In the 52 study participants, the median age was 64 years (range, 23-86), and the population was largely male (69.2%). In terms of Karnofsky performance score, 48.1% had a sore of 90, 28.8% had a score of 100, 17.3% had a score of 80, and 5.8% had a score of 70. The histological subtypes of patients were unclassified for 42.3%, whereas 34.6% had papillary histology, 13.5% has chromophobe histology, 3.8% had collecting duct histology, and 1.9% % had renal medullary.

At a median follow-up of 19.0 months, 46 patients were response evaluable. The 19.6% ORR included complete responses in 4.3% of patients, partial responses in 15.2%, stable disease in 37.0%, and progressive disease in 41.3%. Notably, investigators were unable to determine the response in 2.2% of patients.

Responses were also evaluated based on PD-L1 expression. Among the 21 patients with PD-L1 expression < 1%, the investigator-assessed ORR was 14.3% (95% CI, 3.0%-36.3%). In the subgroup of 13 patients with ≥ 1 PD-L1 expression, the investigator-assessed ORR was 30.8% (95% CI, 9.1%-61.4%).

In terms of survival, treatment with nivolumab plus ipilimumab achieved a median PFS of 3.7 months (95% CI, 2.7-4.6). At 12 months, the PFS rate was 22.7% (95% CI, 11.2%-36.6%). The 18-month PFS rate was 18.9% (95% CI, 8.1%-33.0%).

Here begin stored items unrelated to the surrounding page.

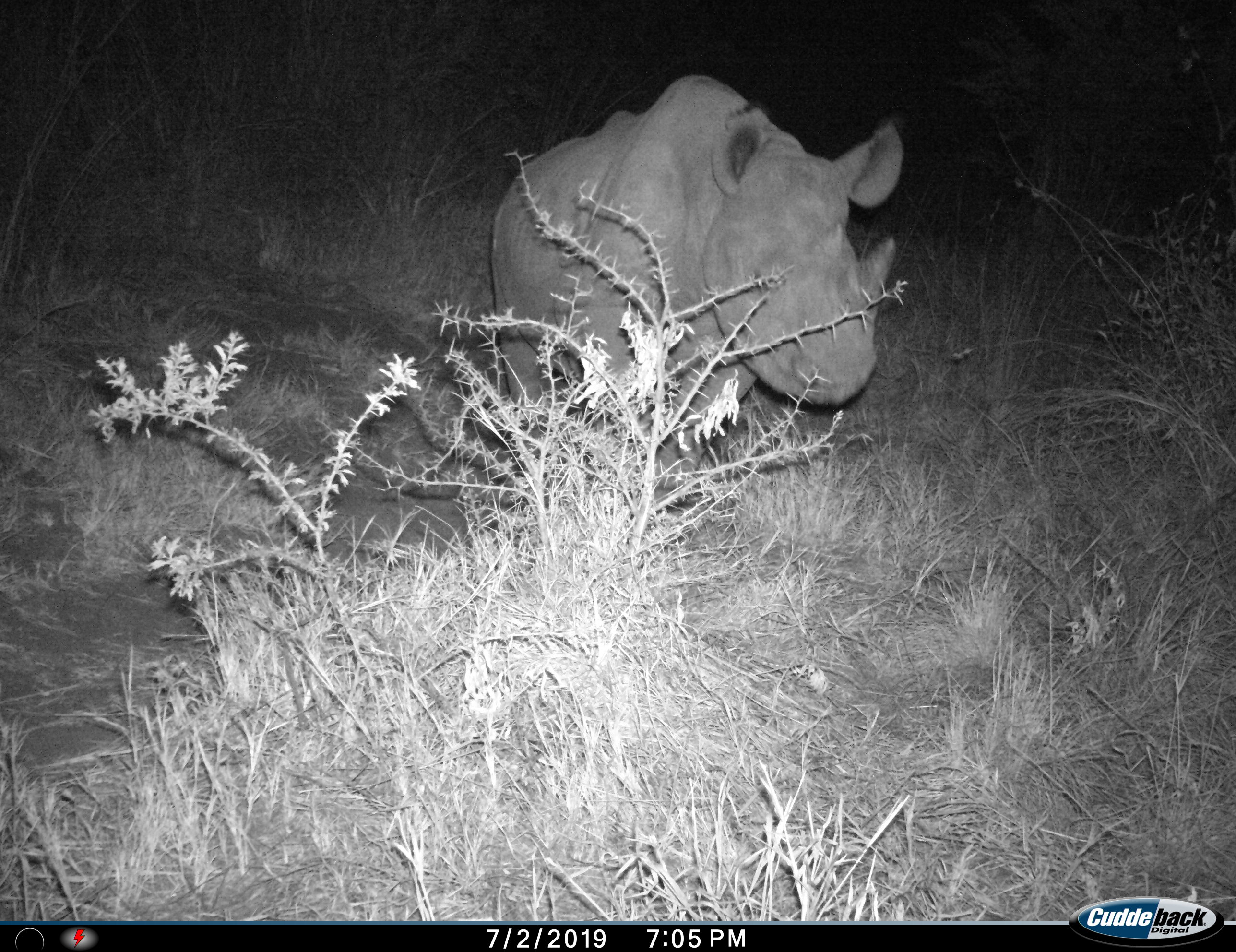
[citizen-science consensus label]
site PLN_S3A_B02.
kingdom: Animalia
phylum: Chordata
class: Mammalia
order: Perissodactyla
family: Rhinocerotidae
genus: Ceratotherium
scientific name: Ceratotherium simum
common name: white rhinoceros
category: rhinoceroswhite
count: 1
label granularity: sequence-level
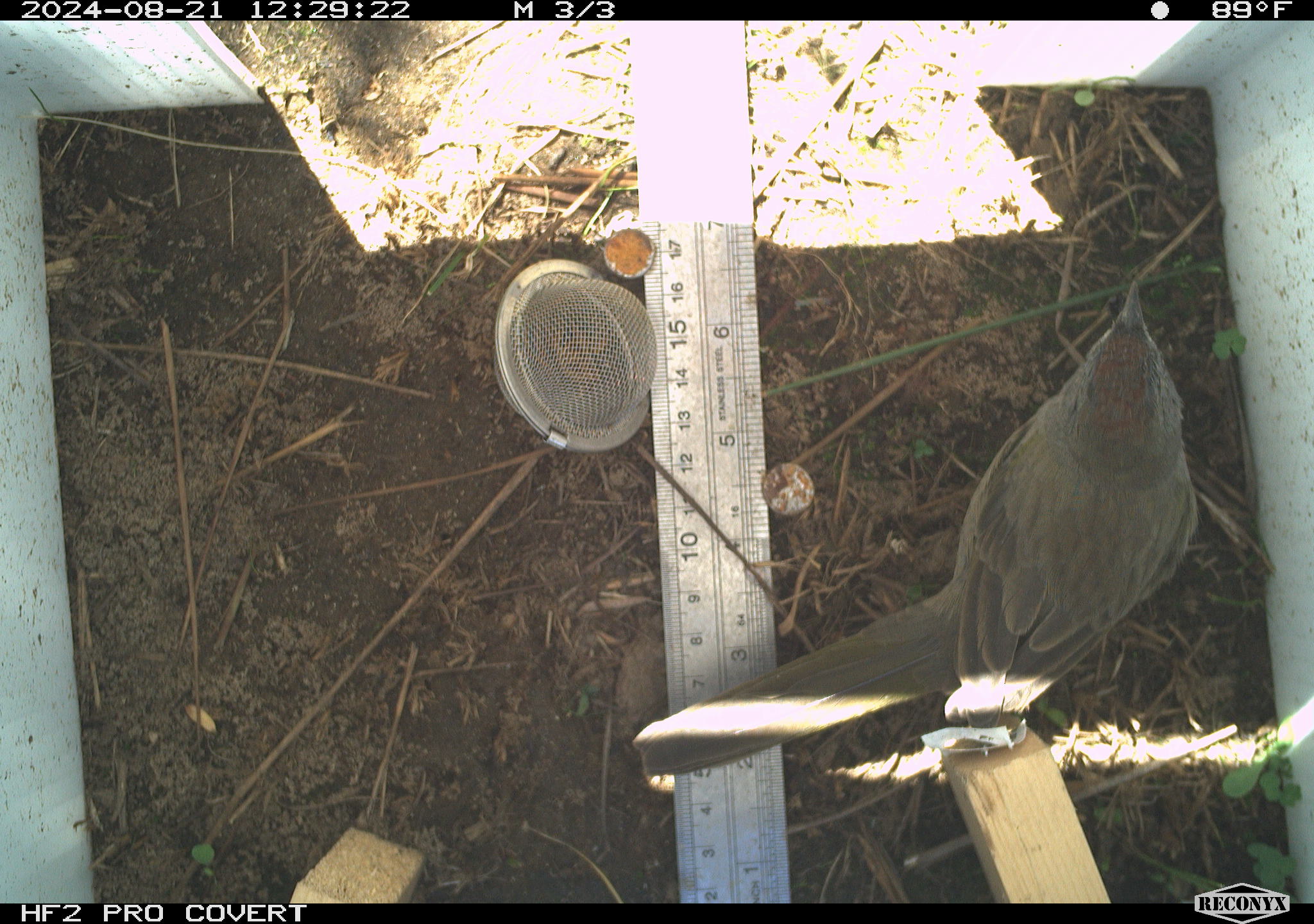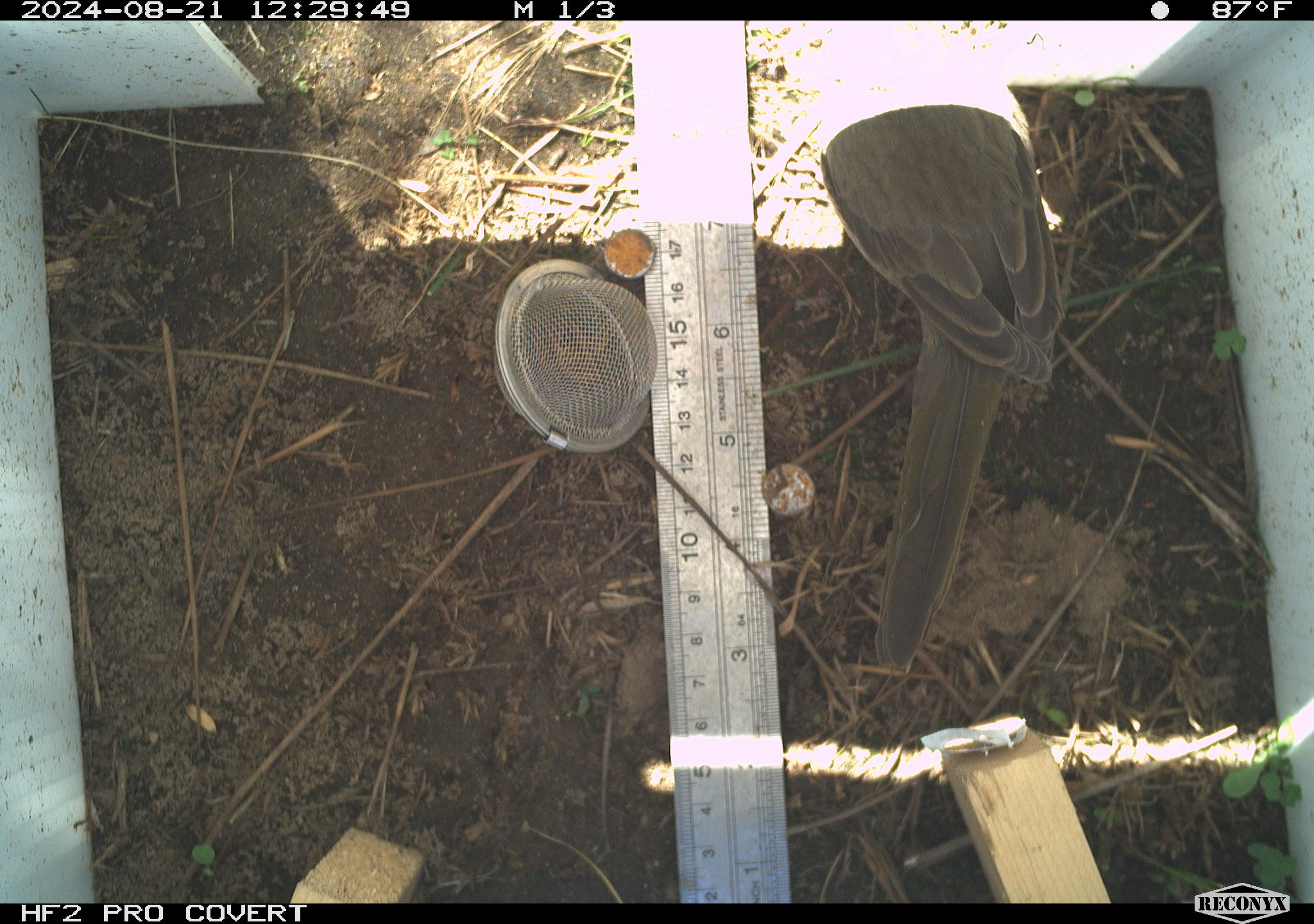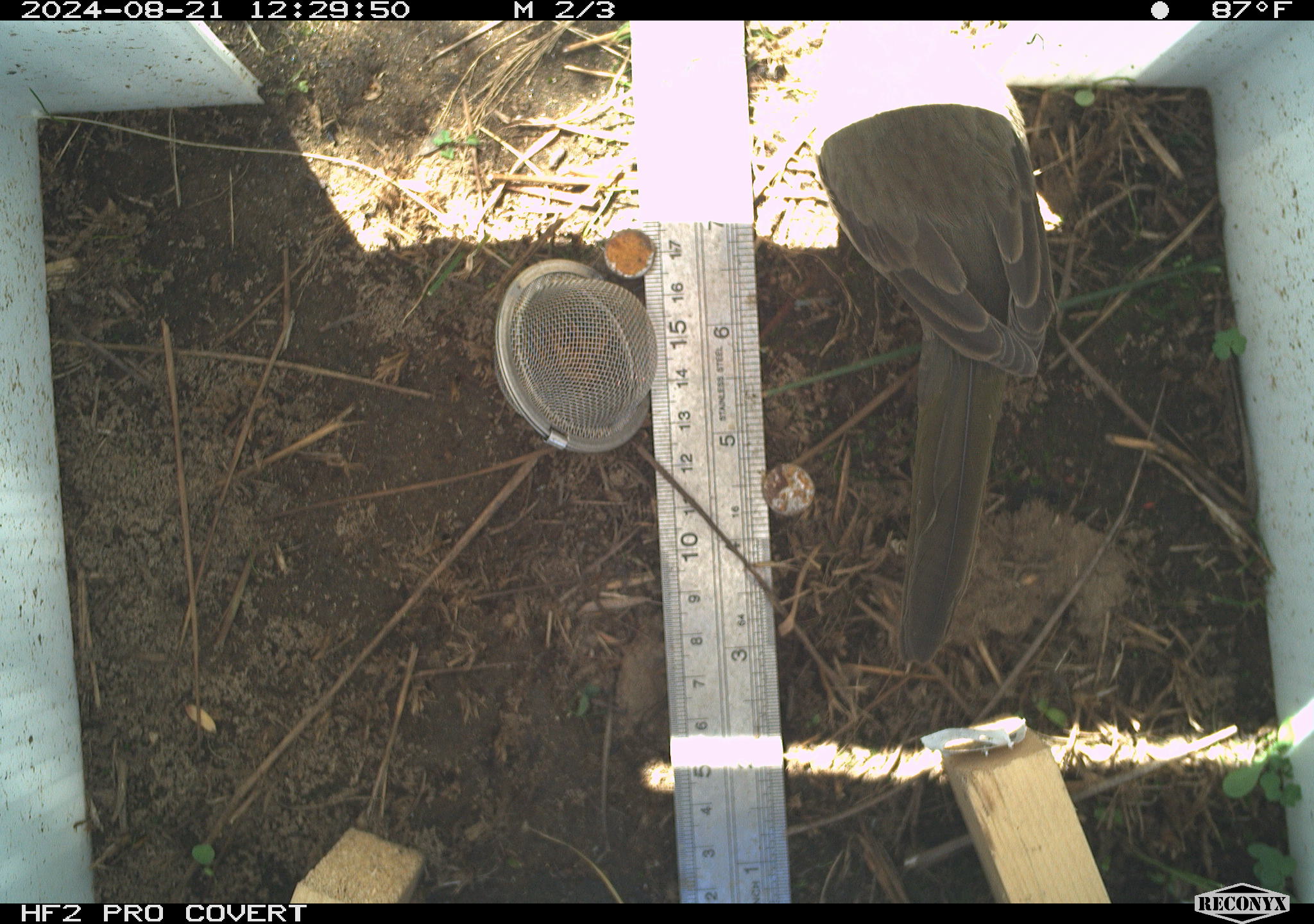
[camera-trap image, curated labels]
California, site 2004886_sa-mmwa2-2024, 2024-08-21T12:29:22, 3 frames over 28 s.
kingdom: Animalia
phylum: Chordata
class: Aves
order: Passeriformes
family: Passerellidae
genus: Pipilo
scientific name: Pipilo chlorurus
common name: green-tailed towhee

The median OS with nivolumab/ipilimumab in the study was 21.2 months (95% CI, 16.6 to not evaluable). The treatment also demonstrated a 12-month PFS rate of 72.6% (95% CI, 58.1%-82.8%) and an 18-month OS of 64.5% (95% CI, 49.7%-76.0%).

Thirty-six immune-mediated AEs of any grade occurred during the study. The most frequent immune-mediated AEs included rash (23.1%), diarrhea/colitis (13.5%), and hypothyroidism/thyroiditis (9.6%). There were no grade 5 immune-mediated AEs observed, but grade 3/4 AEs were most commonly diarrhea/colitis (7.7%), rash (5.8%), nephritis and renal dysfunction (3.8%), and adrenal insufficiency, hepatitis, and hypophysitis (1.9% each).

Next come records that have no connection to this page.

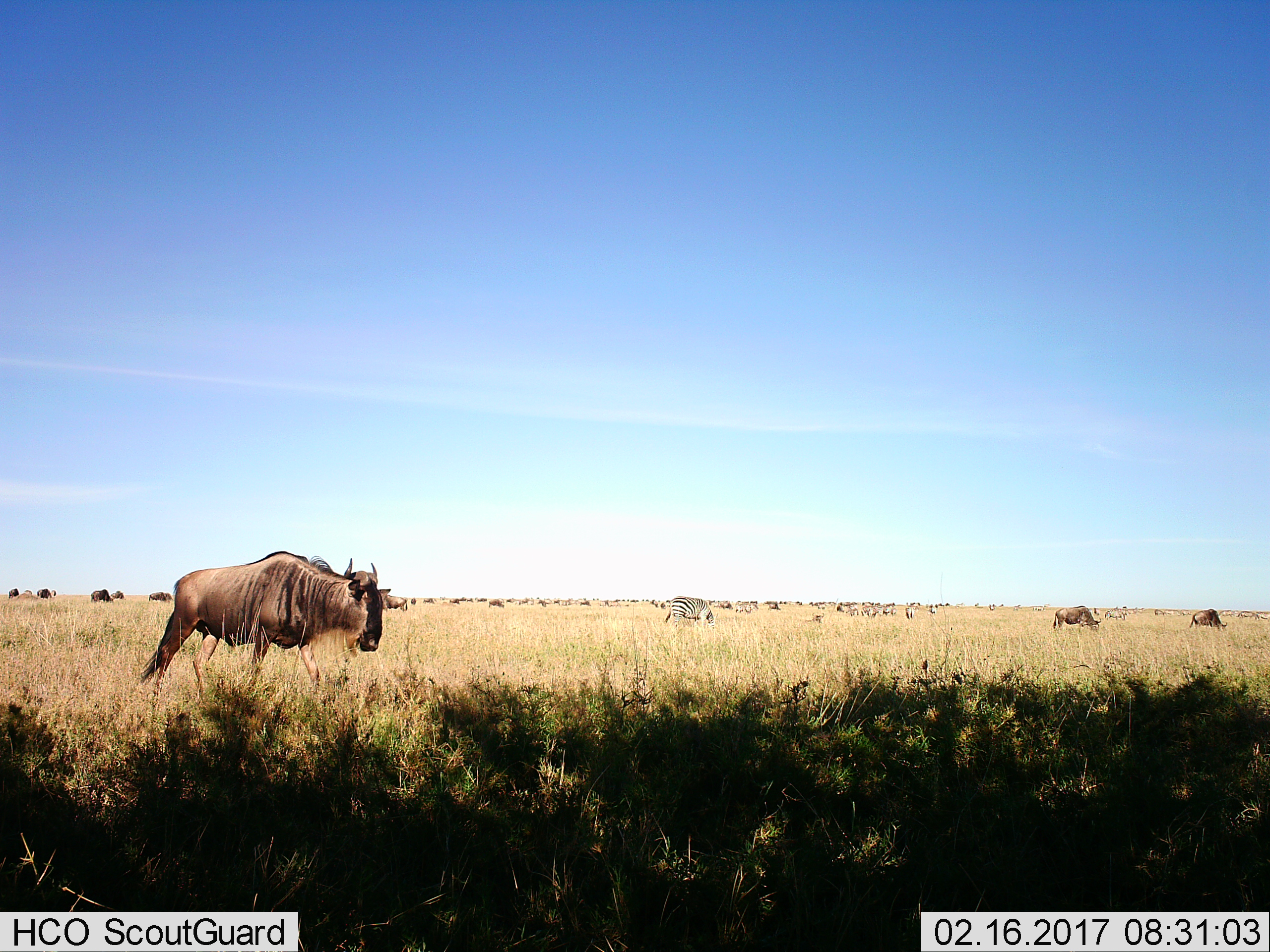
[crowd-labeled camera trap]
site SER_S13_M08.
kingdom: Animalia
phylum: Chordata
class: Mammalia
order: Artiodactyla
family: Bovidae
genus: Connochaetes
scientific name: Connochaetes taurinus taurinus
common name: blue wildebeest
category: wildebeestblue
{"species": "wildebeestblue (blue wildebeest) (Connochaetes taurinus taurinus)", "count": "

Regarding the safety analysis, investigators noted that 69.2% of patients were administered the maximum 4 doses of ipilimumab, comparable with treatment administered in CheckMate 214. Moreover, patients received the FDA recommended dose of both study drugs.

“While the current study provides partitioners an evidence-based rationale to select the nivolumab plus ipilimumab regimen for responsive histologies (unclassified and papillary), comparative analysis of outcomes with competing front line doublet regimens, and recruitment and study of larger numbers of patients with rare histologic RCC subtypes remain some of the unmet needs for these patients,” Tykodi conclude, in the interview.

Reference:

Tykodi SS, Gordan LN, Alter RS, et al. Safety and efficacy of nivolumab plus ipilimumab in patients with advanced non-clear cell renal cell carcinoma: results from the phase 3b/4 CheckMate 920 trial. J Immunother Cancer. 2022;10(2):e003844. doi: 10.1136/jitc-2021-003844.